#### [Given exercise]
Can you copy the records below word for word, with nothing changed?

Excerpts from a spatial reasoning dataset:
──────────────────────────────

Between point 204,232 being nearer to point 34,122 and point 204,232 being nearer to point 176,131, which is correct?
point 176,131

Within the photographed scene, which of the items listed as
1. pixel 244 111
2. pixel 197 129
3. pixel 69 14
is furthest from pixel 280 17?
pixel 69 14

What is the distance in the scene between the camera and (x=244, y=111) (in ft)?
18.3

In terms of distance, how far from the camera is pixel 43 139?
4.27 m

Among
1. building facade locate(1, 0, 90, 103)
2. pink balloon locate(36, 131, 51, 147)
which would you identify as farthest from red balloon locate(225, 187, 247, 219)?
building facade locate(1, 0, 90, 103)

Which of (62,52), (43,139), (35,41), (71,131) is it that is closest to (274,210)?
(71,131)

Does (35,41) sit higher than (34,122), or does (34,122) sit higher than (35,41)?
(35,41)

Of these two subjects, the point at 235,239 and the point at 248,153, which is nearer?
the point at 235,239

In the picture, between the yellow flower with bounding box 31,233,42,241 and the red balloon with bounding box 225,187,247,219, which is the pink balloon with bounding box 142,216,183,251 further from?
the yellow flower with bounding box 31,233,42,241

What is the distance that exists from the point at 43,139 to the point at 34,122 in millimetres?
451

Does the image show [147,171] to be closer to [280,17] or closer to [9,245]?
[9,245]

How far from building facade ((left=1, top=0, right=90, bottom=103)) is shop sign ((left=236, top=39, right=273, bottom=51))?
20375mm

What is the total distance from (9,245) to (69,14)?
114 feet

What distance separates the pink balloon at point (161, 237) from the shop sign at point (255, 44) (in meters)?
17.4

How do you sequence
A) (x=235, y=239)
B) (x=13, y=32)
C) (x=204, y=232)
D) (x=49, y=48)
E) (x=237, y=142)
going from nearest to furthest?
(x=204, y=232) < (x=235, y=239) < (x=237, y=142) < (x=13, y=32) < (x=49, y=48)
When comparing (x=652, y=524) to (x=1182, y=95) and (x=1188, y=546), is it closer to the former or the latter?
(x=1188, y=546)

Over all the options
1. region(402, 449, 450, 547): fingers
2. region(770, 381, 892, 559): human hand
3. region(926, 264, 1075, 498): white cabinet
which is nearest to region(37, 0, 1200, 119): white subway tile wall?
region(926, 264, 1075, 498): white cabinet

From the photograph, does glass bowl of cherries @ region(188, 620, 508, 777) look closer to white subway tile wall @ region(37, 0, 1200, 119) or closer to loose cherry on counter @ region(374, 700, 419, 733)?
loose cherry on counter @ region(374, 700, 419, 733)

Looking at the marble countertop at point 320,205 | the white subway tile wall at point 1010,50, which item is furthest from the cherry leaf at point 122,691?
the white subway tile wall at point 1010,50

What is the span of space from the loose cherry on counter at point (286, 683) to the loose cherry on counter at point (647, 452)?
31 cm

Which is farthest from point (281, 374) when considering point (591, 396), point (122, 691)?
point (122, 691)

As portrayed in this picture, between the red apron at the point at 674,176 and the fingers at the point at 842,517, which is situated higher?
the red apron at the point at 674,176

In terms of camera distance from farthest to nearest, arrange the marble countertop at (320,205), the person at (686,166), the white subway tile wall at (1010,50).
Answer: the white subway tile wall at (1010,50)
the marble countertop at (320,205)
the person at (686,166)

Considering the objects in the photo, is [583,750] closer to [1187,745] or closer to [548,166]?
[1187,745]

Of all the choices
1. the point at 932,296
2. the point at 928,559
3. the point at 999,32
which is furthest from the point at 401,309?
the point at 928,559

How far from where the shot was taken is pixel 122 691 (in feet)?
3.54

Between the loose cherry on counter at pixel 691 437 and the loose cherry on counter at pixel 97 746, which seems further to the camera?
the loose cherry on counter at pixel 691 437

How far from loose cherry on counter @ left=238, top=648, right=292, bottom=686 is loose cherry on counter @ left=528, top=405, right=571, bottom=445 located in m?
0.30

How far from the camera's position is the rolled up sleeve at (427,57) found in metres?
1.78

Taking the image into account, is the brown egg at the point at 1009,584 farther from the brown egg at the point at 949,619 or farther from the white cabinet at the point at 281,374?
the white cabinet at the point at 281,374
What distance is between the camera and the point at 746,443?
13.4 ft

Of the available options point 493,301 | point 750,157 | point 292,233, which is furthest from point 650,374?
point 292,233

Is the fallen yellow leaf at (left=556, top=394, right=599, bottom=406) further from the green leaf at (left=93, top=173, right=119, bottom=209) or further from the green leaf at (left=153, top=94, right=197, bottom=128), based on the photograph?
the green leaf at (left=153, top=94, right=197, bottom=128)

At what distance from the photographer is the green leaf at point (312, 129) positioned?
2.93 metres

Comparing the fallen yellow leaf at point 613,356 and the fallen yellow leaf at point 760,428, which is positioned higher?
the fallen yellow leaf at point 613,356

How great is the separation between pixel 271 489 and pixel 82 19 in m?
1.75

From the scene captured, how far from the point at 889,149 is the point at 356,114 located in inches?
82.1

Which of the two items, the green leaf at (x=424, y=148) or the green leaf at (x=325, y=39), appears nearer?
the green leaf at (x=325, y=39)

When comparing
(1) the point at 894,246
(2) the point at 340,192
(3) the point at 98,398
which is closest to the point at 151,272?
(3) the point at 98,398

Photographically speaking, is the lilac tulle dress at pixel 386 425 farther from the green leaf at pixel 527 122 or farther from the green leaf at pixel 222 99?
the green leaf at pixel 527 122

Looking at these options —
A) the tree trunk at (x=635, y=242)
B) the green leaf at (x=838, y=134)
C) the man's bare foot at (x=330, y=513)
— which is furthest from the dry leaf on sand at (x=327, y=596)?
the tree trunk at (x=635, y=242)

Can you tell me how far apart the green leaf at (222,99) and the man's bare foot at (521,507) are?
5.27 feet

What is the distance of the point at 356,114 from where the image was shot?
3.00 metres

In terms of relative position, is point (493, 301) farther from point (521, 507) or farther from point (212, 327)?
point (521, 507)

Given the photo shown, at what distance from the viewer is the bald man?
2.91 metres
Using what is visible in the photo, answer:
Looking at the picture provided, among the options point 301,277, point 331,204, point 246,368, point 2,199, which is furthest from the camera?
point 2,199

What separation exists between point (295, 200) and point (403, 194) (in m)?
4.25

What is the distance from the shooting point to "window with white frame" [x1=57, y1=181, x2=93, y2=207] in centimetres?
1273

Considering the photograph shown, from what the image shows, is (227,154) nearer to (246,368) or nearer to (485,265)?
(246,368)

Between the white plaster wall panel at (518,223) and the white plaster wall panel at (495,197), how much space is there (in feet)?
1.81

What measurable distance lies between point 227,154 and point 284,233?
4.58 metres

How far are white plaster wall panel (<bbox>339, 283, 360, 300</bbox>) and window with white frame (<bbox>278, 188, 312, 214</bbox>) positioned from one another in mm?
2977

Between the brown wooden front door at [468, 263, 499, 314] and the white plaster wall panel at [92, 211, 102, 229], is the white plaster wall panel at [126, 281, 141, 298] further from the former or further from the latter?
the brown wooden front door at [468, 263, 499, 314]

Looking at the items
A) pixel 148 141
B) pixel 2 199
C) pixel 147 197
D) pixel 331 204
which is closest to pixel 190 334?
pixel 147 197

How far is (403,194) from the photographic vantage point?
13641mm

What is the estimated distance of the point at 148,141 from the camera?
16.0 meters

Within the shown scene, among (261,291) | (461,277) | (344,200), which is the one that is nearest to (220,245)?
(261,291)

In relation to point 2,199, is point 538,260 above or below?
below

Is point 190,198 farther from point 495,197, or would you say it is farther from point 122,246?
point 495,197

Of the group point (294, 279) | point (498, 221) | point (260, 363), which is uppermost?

──────────────────────────────

#### [Task output]
Between point 204,232 being nearer to point 34,122 and point 204,232 being nearer to point 176,131, which is correct?
point 176,131

Within the photographed scene, which of the items listed as
1. pixel 244 111
2. pixel 197 129
3. pixel 69 14
is furthest from pixel 280 17?
pixel 69 14

What is the distance in the scene between the camera and (x=244, y=111) (in ft)?
18.3

In terms of distance, how far from the camera is pixel 43 139?
4.27 m

Among
1. building facade locate(1, 0, 90, 103)
2. pink balloon locate(36, 131, 51, 147)
which would you identify as farthest from red balloon locate(225, 187, 247, 219)?
building facade locate(1, 0, 90, 103)

Which of (62,52), (43,139), (35,41), (71,131) is it that is closest to (274,210)?
(71,131)

Does (35,41) sit higher than (34,122), or does (34,122) sit higher than (35,41)?
(35,41)

Of these two subjects, the point at 235,239 and the point at 248,153, which is nearer?
the point at 235,239

In the picture, between the yellow flower with bounding box 31,233,42,241 and the red balloon with bounding box 225,187,247,219, which is the pink balloon with bounding box 142,216,183,251 further from?
the yellow flower with bounding box 31,233,42,241

What is the distance that exists from the point at 43,139 to the point at 34,122 in millimetres?
451

Does the image show [147,171] to be closer to [280,17] or closer to [9,245]?
[9,245]

How far from building facade ((left=1, top=0, right=90, bottom=103)) is shop sign ((left=236, top=39, right=273, bottom=51))?
20375mm

What is the total distance from (9,245) to (69,14)?
114 feet

What distance separates the pink balloon at point (161, 237) from the shop sign at point (255, 44) (in meters)?
17.4

How do you sequence
A) (x=235, y=239)
B) (x=13, y=32)
C) (x=204, y=232)
D) (x=49, y=48)
E) (x=237, y=142)
going from nearest to furthest?
(x=204, y=232) < (x=235, y=239) < (x=237, y=142) < (x=13, y=32) < (x=49, y=48)
When comparing (x=652, y=524) to (x=1182, y=95) and (x=1188, y=546), is it closer to the former or the latter?
(x=1188, y=546)

Over all the options
1. region(402, 449, 450, 547): fingers
2. region(770, 381, 892, 559): human hand
3. region(926, 264, 1075, 498): white cabinet
which is nearest to region(37, 0, 1200, 119): white subway tile wall?
region(926, 264, 1075, 498): white cabinet

From the photograph, does glass bowl of cherries @ region(188, 620, 508, 777) look closer to white subway tile wall @ region(37, 0, 1200, 119) or closer to loose cherry on counter @ region(374, 700, 419, 733)?
loose cherry on counter @ region(374, 700, 419, 733)

Looking at the marble countertop at point 320,205 | the white subway tile wall at point 1010,50, which item is furthest from the cherry leaf at point 122,691?
the white subway tile wall at point 1010,50

What is the span of space from the loose cherry on counter at point (286, 683) to the loose cherry on counter at point (647, 452)?
31 cm

Which is farthest from point (281, 374) when considering point (591, 396), point (122, 691)?
point (122, 691)

As portrayed in this picture, between the red apron at the point at 674,176 and the fingers at the point at 842,517, which is situated higher?
the red apron at the point at 674,176

In terms of camera distance from farthest to nearest, arrange the marble countertop at (320,205), the person at (686,166), the white subway tile wall at (1010,50).
Answer: the white subway tile wall at (1010,50)
the marble countertop at (320,205)
the person at (686,166)

Considering the objects in the photo, is [583,750] closer to [1187,745] or closer to [548,166]?
[1187,745]

Of all the choices
1. the point at 932,296
2. the point at 928,559
3. the point at 999,32
which is furthest from the point at 401,309?
the point at 928,559

How far from where the shot was taken is pixel 122 691 (in feet)?
3.54

Between the loose cherry on counter at pixel 691 437 and the loose cherry on counter at pixel 97 746, which seems further to the camera?
the loose cherry on counter at pixel 691 437

How far from loose cherry on counter @ left=238, top=648, right=292, bottom=686 is loose cherry on counter @ left=528, top=405, right=571, bottom=445 located in m?
0.30

How far from the camera's position is the rolled up sleeve at (427,57) found in metres?
1.78

Taking the image into account, is the brown egg at the point at 1009,584 farther from the brown egg at the point at 949,619 or farther from the white cabinet at the point at 281,374?
the white cabinet at the point at 281,374
What distance is between the camera and the point at 746,443?
13.4 ft

Of the available options point 493,301 | point 750,157 | point 292,233, which is furthest from point 650,374?
point 292,233

Is the fallen yellow leaf at (left=556, top=394, right=599, bottom=406) further from the green leaf at (left=93, top=173, right=119, bottom=209) or further from the green leaf at (left=153, top=94, right=197, bottom=128), based on the photograph?
the green leaf at (left=153, top=94, right=197, bottom=128)

At what distance from the photographer is the green leaf at point (312, 129) positioned?
2.93 metres

Comparing the fallen yellow leaf at point 613,356 and the fallen yellow leaf at point 760,428, which is positioned higher?
the fallen yellow leaf at point 613,356

How great is the separation between pixel 271 489 and pixel 82 19 in m?
1.75

From the scene captured, how far from the point at 889,149 is the point at 356,114 located in inches?
82.1

Which of the two items, the green leaf at (x=424, y=148) or the green leaf at (x=325, y=39), appears nearer?
the green leaf at (x=325, y=39)

When comparing
(1) the point at 894,246
(2) the point at 340,192
(3) the point at 98,398
which is closest to the point at 151,272?
(3) the point at 98,398

Photographically speaking, is the lilac tulle dress at pixel 386 425 farther from the green leaf at pixel 527 122 or farther from the green leaf at pixel 222 99?
the green leaf at pixel 527 122

Looking at these options —
A) the tree trunk at (x=635, y=242)
B) the green leaf at (x=838, y=134)
C) the man's bare foot at (x=330, y=513)
— which is furthest from the dry leaf on sand at (x=327, y=596)?
the tree trunk at (x=635, y=242)

Can you tell me how far apart the green leaf at (222,99) and the man's bare foot at (521,507) are?
5.27 feet

What is the distance of the point at 356,114 from where the image was shot?
3.00 metres

In terms of relative position, is point (493, 301) farther from point (521, 507) or farther from point (212, 327)?
point (521, 507)

Given the photo shown, at what distance from the viewer is the bald man?
2.91 metres
Using what is visible in the photo, answer:
Looking at the picture provided, among the options point 301,277, point 331,204, point 246,368, point 2,199, which is furthest from the camera?
point 2,199

What separation exists between point (295, 200) and point (403, 194) (in m)?
4.25

What is the distance from the shooting point to "window with white frame" [x1=57, y1=181, x2=93, y2=207] in centimetres?
1273

Considering the photograph shown, from what the image shows, is (227,154) nearer to (246,368) or nearer to (485,265)?
(246,368)

Between the white plaster wall panel at (518,223) and the white plaster wall panel at (495,197), how much space is there (in feet)?
1.81

What measurable distance lies between point 227,154 and point 284,233?
4.58 metres

How far are white plaster wall panel (<bbox>339, 283, 360, 300</bbox>) and window with white frame (<bbox>278, 188, 312, 214</bbox>) positioned from one another in mm?
2977

Between the brown wooden front door at [468, 263, 499, 314] and the white plaster wall panel at [92, 211, 102, 229], is the white plaster wall panel at [126, 281, 141, 298] further from the former or further from the latter?
the brown wooden front door at [468, 263, 499, 314]

Looking at the items
A) pixel 148 141
B) pixel 2 199
C) pixel 147 197
D) pixel 331 204
which is closest to pixel 190 334?
pixel 147 197

How far is (403,194) from the photographic vantage point?
13641mm

What is the estimated distance of the point at 148,141 from the camera?
16.0 meters

Within the shown scene, among (261,291) | (461,277) | (344,200), which is the one that is nearest to (220,245)?
(261,291)

In relation to point 2,199, is point 538,260 above or below?
below

Is point 190,198 farther from point 495,197, or would you say it is farther from point 122,246?
point 495,197

Of the group point (294, 279) | point (498, 221) | point (260, 363), which is uppermost?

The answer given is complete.